▶ _Request_
Copy out word for word everything below from the line containing "At what distance from the lens" down to the line containing "0.52 meters", both lines included.

▶ _Supplied records_
☆ ☆ ☆ ☆ ☆ ☆ ☆

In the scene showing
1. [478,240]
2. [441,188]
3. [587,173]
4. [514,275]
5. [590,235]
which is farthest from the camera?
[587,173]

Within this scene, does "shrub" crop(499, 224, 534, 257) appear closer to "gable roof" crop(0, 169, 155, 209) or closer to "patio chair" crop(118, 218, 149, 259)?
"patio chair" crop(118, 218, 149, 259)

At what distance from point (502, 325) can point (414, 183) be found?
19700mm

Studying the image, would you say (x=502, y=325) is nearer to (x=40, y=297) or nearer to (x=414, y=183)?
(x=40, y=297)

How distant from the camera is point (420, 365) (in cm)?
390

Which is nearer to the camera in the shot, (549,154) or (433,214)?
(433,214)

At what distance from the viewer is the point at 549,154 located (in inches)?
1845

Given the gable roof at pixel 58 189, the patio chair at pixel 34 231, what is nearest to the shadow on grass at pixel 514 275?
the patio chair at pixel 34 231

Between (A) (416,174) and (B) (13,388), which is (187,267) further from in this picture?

☆ ☆ ☆ ☆ ☆ ☆ ☆

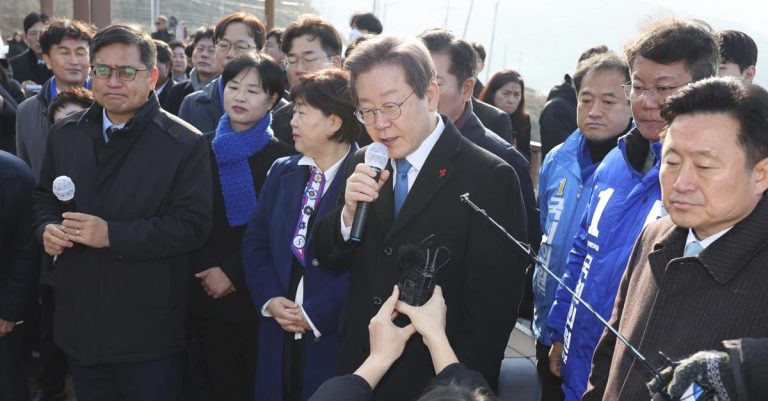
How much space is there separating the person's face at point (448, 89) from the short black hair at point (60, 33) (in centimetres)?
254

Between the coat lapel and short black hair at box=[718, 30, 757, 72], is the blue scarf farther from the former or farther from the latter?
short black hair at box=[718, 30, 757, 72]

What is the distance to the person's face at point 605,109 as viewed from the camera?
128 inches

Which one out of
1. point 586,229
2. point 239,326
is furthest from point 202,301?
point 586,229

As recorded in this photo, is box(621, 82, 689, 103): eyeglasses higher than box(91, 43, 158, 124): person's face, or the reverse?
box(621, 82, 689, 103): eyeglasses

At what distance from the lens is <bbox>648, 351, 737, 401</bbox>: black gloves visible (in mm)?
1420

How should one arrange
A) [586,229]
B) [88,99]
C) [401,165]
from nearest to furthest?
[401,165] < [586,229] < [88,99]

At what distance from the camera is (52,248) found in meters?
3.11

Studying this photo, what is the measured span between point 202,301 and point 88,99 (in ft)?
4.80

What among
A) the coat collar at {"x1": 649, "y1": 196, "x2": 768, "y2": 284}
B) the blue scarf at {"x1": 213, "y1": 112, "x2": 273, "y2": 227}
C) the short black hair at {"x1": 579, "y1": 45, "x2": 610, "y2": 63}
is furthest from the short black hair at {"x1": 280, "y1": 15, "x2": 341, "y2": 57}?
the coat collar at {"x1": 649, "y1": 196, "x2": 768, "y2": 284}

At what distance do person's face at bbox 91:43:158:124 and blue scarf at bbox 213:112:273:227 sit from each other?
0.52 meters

☆ ☆ ☆ ☆ ☆ ☆ ☆

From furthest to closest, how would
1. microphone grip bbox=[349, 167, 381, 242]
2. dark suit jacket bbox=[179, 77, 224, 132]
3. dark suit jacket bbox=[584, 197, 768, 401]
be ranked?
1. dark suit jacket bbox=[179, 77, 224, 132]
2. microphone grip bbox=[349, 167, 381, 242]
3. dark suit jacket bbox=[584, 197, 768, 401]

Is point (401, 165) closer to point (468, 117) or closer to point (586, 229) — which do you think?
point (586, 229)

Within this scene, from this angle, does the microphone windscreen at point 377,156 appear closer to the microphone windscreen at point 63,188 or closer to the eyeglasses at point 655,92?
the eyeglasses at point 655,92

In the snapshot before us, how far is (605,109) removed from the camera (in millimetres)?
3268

☆ ☆ ☆ ☆ ☆ ☆ ☆

▶ _Exercise result_
At what distance from the lens is <bbox>648, 351, 737, 401</bbox>: black gloves visible (in mm)?
1420

How should one arrange
A) [586,229]
B) [88,99]
C) [401,165]
from nearest to furthest?
[401,165] < [586,229] < [88,99]

At what distance from the camera is (52,248) found in meters?
3.11

Studying this photo, what is the measured span between point 202,301 and point 88,99 (in ft)?
4.80

What among
A) the coat collar at {"x1": 649, "y1": 196, "x2": 768, "y2": 284}
B) the blue scarf at {"x1": 213, "y1": 112, "x2": 273, "y2": 227}
C) the short black hair at {"x1": 579, "y1": 45, "x2": 610, "y2": 63}
is furthest from the short black hair at {"x1": 280, "y1": 15, "x2": 341, "y2": 57}?
the coat collar at {"x1": 649, "y1": 196, "x2": 768, "y2": 284}

At what distance do person's face at bbox 91:43:158:124 and blue scarf at bbox 213:112:273:227 sit from each other?
0.52 meters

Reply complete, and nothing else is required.